Der Gesundheitsminister von Nordrhein-Westfalen, Karl-Josef Laumann, hat gerade stolz die „Landarztquote“ gerühmt, die er vor drei Jahren per Gesetz ins Medizinstudium eingeführt hat: Wer sich dazu verpflichtet, sich nach insgesamt zwölf Jahren Studium und Facharztausbildung als Hausärztin oder Hausarzt in einer unterversorgten Region auf dem Land niederzulassen, für den gilt der Numerus Clausus nicht.
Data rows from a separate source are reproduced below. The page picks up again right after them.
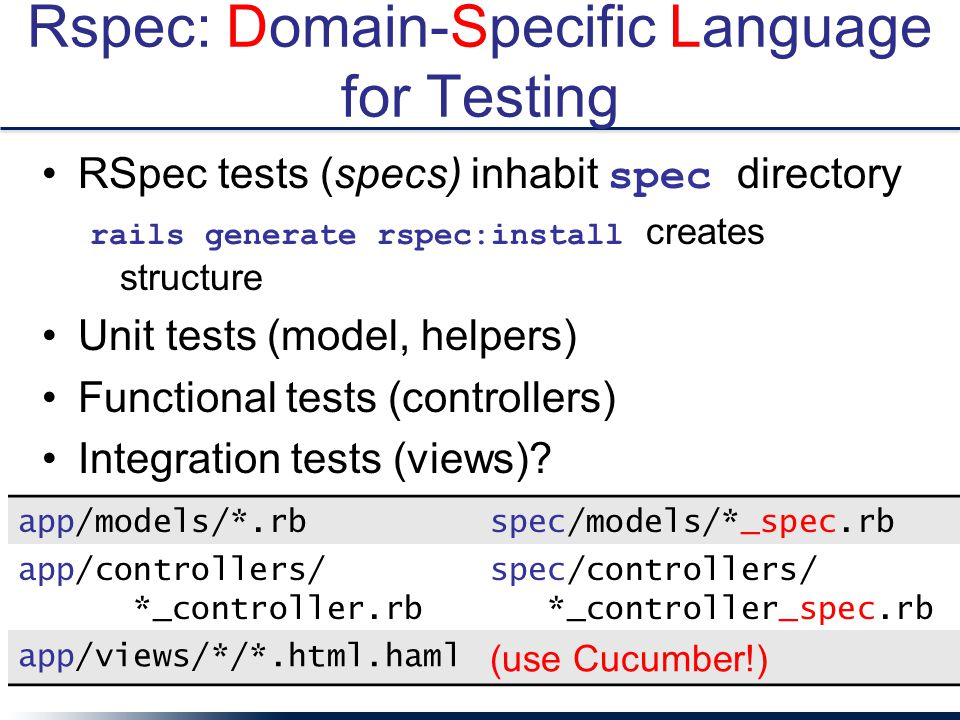 Rspec: Domain-Specific Language for Testing RSpec tests (specs) inhabit spec directory rails generate rspec:install creates structure Unit tests (mode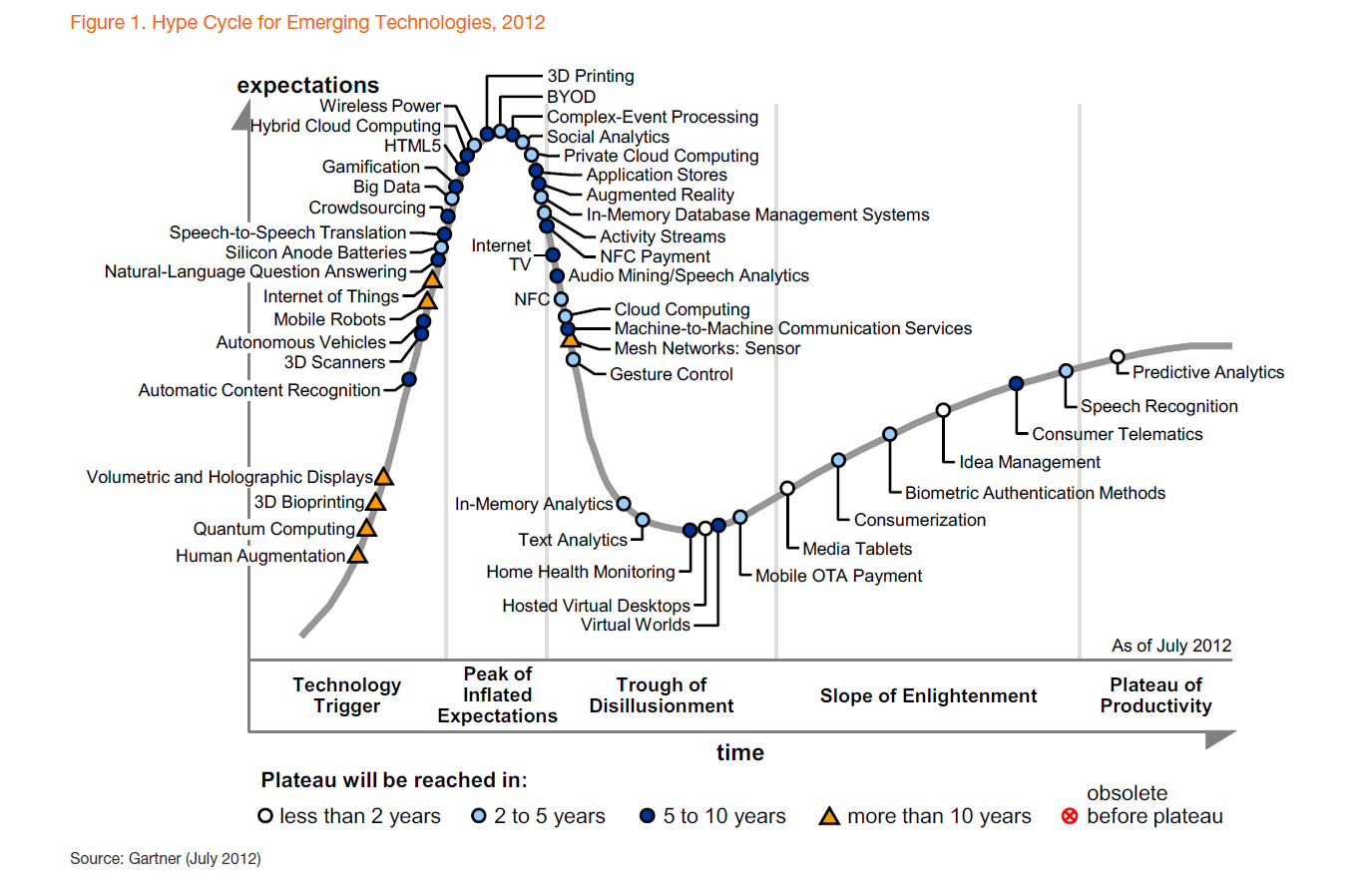 Gartner Hype Cycle 2012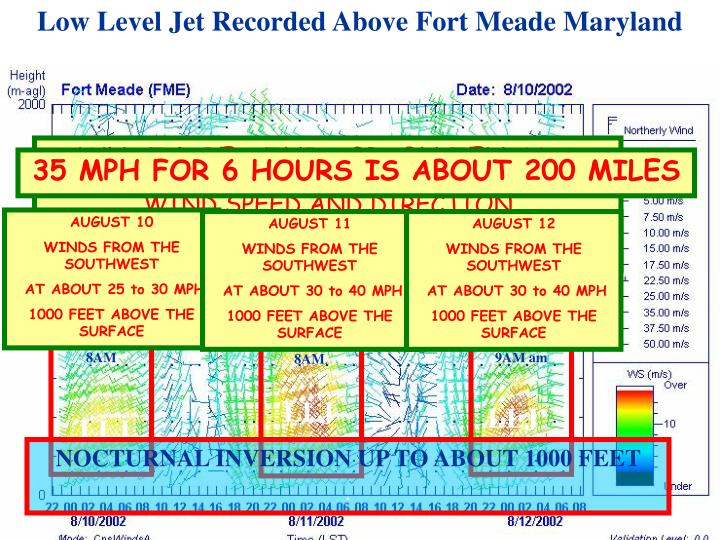 Low Level Jet Recorded Above Fort Meade Maryland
Dagegen werden Tätigkeiten im Pflegebereich und im Rettungsdienst bei der Studienplatzvergabe positiv angerechnet.
Verbunden mit finanziellen Anreizen zur Niederlassung ist in NRW jeder 13. Medizin-Studienplatz der Landarztquote vorbehalten. Das ist eine gute Idee, die auch gezündet hat: Der Andrang ist groß, auf einen Studienplatz kommen sieben Bewerbungen. Ähnliche Programme gibt es inzwischen in acht weiteren Bundesländern.
Ein wesentlicher Kritikpunkt an all diesen Programmen ist, dass erst frühestens im Jahr 2030 die ersten Absolventen bereitstehen. Bis dahin aber wird die Zahl der Haus- und Kinderärzte schon auf weniger als die Hälfte des Bedarfs dramatisch gesunken sein!
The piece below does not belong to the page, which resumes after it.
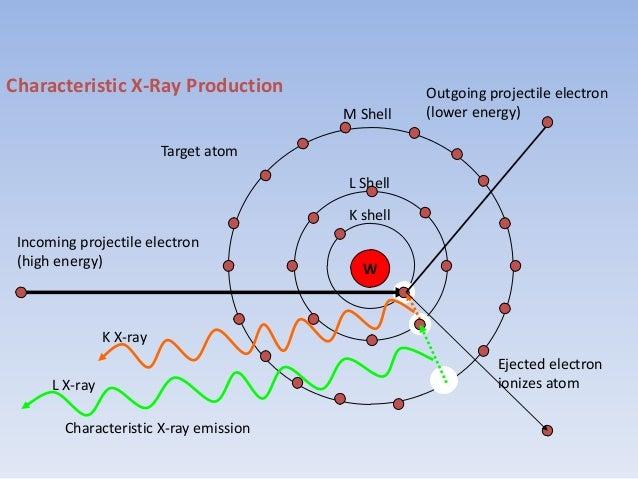 The Emission Quanta of Characteristic X-Rays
Ärzteorganisationen weisen außerdem darauf hin, dass es auch in den Städten zunehmende Versorgungsprobleme gibt, insbesondere in sozial benachteiligten Stadtvierteln. Sie fordern eine erhebliche Aufstockung der Zahl der Studienplätze und deutlich bessere Arbeitsbedingungen in der ambulanten Grundversorgung. Die Landarztquote bleibe Symbolpolitik, wenn nicht zugleich die Probleme hier und jetzt gelöst werden. Zweigpraxen, Telemedizin und mobile Arztpraxen in Omnibussen reichen dafür nicht aus.
Die Anwerbung von Ärztinnen und Ärzten aus fernen Ländern ist jedenfalls die schlechteste aller Lösungen. Aber das ist eine andere Geschichte.